To make Nock make sense, let's work through the spec line by line. First the data model:
Nouns
An atom is any natural number.
A noun is an atom or a cell.
A cell is any ordered pair of nouns.
Nouns are the dumbest data model ever. Nouns make JSON look like XML and XML look like ASN.1. It may also remind you of Lisp's S-expressions - you can think of nouns as "S-expressions without the S."
To be exact, a noun is an S-expression, except that classic S-expressions have multiple atom types ("S" is for "symbol"). Since Nock is designed to be used with a higher-level type system (such as Hoon's), it does not need low-level types. An atom is just an unsigned integer of any size.
For instance, it's common to represent strings (or even whole
text files) as atoms, arranging them LSB first - so "foo" becomes
0x6f6f66
. How do we know to print this as "foo", not 0x6f6f66
?
We need external information - such as a Hoon type. Similarly,
other common atomic types - signed integers, floating point, etc
- are all straightforward to map into atoms.
It's also important to note that, unlike Lisp, Nock cannot create
cyclical data structures. It is normal and common for nouns in a
Nock runtime system to have acyclic structure - shared subtrees.
But there is no Nock computation that can make a child point to
its parent. One consequence: Nock has no garbage collector.
(Nor can dag structure be detected, as with Lisp eq
.)
There is also no single syntax for nouns. If you have nouns you have Nock; if you have Nock you have Hoon; if you have Hoon, you can write whatever parser you like.
Reductions
It's important to recognize that the pseudocode of the Nock spec is just that: pseudocode. It looks a little like Hoon. It isn't Hoon - it's just pseudocode. Or in other words, just English. At the bottom of every formal system is a system of axioms, which can only be written in English. (Why pseudocode, not Hoon? Since Hoon is defined in Nock, this would only give a false impression of nonexistent precision.)

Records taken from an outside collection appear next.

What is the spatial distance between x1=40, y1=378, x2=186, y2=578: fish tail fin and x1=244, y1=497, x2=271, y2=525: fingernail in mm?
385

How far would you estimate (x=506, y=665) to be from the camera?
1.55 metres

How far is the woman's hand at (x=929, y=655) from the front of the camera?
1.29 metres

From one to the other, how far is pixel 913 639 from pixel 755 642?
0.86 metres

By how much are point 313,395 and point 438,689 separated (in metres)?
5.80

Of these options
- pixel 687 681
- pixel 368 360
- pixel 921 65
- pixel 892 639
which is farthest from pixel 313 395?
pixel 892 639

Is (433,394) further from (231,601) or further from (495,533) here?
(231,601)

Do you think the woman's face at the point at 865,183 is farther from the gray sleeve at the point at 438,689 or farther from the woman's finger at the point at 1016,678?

The logic of this pseudocode is a pattern-matching reduction, matching from the top down. To compute Nock, repeatedly reduce with the first line that matches. Let's jump right in!
Nock principles
nock(a) *a
Nock is a pure (stateless) function from noun to noun. In our
pseudocode (and only in our pseudocode) we express this with the
prefix operator *
.
This function is defined for every noun, but on many nouns it
does nothing useful. For instance, if a
is an atom, *a
reduces to... *a
. In theory, this means that Nock spins
forever in an infinite loop. In other words, Nock produces no
result - and in practice, your interpreter will stop.
(Another way to see this is that Nock has "crash-only" semantics.

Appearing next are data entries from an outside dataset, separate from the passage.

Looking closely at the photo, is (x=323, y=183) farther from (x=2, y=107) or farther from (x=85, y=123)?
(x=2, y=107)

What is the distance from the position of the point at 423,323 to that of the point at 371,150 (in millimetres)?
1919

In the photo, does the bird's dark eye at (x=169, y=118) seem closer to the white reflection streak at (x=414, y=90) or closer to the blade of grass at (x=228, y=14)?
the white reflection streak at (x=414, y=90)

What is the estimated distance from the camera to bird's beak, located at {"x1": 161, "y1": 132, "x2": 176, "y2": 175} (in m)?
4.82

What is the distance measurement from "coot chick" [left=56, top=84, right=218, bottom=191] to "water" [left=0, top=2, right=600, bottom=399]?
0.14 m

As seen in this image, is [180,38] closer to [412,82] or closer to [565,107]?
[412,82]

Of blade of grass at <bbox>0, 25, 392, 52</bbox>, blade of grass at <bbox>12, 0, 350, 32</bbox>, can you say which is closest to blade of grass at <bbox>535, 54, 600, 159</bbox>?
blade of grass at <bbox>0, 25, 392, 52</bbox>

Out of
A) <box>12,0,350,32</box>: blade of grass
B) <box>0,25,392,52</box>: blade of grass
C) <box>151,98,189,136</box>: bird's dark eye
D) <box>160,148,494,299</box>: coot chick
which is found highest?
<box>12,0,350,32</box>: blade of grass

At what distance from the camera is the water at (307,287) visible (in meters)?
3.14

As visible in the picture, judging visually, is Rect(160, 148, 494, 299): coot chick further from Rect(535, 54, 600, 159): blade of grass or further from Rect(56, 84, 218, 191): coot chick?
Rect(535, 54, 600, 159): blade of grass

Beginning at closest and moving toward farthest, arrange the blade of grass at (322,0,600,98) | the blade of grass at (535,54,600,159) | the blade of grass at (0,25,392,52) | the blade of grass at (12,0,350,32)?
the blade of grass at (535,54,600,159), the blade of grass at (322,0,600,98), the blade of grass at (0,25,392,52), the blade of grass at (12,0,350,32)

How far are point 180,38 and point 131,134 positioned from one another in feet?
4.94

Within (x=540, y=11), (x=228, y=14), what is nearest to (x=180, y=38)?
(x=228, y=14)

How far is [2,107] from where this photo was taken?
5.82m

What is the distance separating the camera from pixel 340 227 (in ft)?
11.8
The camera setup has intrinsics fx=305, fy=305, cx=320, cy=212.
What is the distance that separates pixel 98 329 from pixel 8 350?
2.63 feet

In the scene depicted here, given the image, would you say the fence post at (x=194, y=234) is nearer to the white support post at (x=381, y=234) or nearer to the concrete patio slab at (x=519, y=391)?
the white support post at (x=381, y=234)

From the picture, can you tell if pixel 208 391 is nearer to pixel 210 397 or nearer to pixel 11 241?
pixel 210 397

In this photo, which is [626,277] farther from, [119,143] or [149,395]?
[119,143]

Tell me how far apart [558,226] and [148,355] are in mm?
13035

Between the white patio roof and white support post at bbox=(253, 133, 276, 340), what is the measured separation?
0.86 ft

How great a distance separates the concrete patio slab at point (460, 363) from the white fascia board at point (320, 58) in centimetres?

There is no exception mechanism. The only way to catch Nock
errors is to simulate Nock in a higher-level virtual Nock -
which, in fact, we do all the time. A simulator (or a practical
low-level interpreter) can report, out of band, that Nock would
not terminate. It cannot recognize all infinite loops, of
course, but it can catch the obvious ones - like *42
.)
Normally a
in nock(a)
is a cell [s f]
, or as we say
[subject formula]
Intuitively, the formula is your function and the subject is
its argument. We call them something different because Hoon,
or any other high-level language built on Nock, will build its
own function calling convention which does not map directly
to *[subject formula]
.
Noun syntax
[a b c] [a [b c]]
Ie, brackets (in our pseudocode, as in Hoon) associate to the right. For those with Lisp experience, it's important to note that Nock and Hoon use tuples or "improper lists" much more heavily than Lisp. The list terminator, normally 0, is never automatic. So the Lisp list
(a b c)
becomes the Nock noun
[a b c 0]
which is equivalent to
[a [b [c 0]]]
Note that we can and do use unnecessary brackets anyway, for emphasis. Let's move on to the axiomatic functions:
Trivial operators
?[a b] 0
?a 1
+[a b] +[a b]
+a 1 + a
=[a a] 0
=[a b] 1
Here we define more pseudocode operators, which we'll use in
reductions further down. So far we have four built-in functions:
*
meaning Nock itself, ?
testing whether a noun is a cell or
an atom, +
incrementing an atom, and =
testing for equality.
Again, no rocket science here.
We should note that in Nock and Hoon, 0
(pronounced "yes") is
true, and 1
("no") is false. Why? As in Unix, using zero for
success generalizes smoothly to multiple error codes. And it's
strange for success not to equal truth. Or at least, this is
our official excuse.
Tree addressing
/[1 a] a
/[2 a b] a
/[3 a b] b
/[(a + a) b] /[2 /[a b]]
/[(a + a + 1) b] /[3 /[a b]]
Slightly more interesting is our tree numbering. Every noun is
of course a tree. The /
operator - pronounced "slot" - imposes
an address space on that tree, mapping every nonzero atom to a
tree position.
1 is the root. The head of every node n
is 2n
; the tail is
2n+1
. Thus a simple tree:
1
2 3
4 5 6 7
14 15
If the value of every leaf is its tree address, this tree is
[[4 5] [6 14 15]]
and, for some examples of addressing:
/[1 [[4 5] [6 14 15]]]
is [[4 5] [6 14 15]]
/[2 [[4 5] [6 14 15]]]
is [4 5]
/[3 [[4 5] [6 14 15]]]
is [6 14 15]
, and
/[7 [[4 5] [6 14 15]]]
is [14 15]
Hopefully this isn't terribly hard to follow.
Editing a Noun, #
#[1 a b] a
#[(a + a) b c] #[a [b /[(a + a + 1) c]] c]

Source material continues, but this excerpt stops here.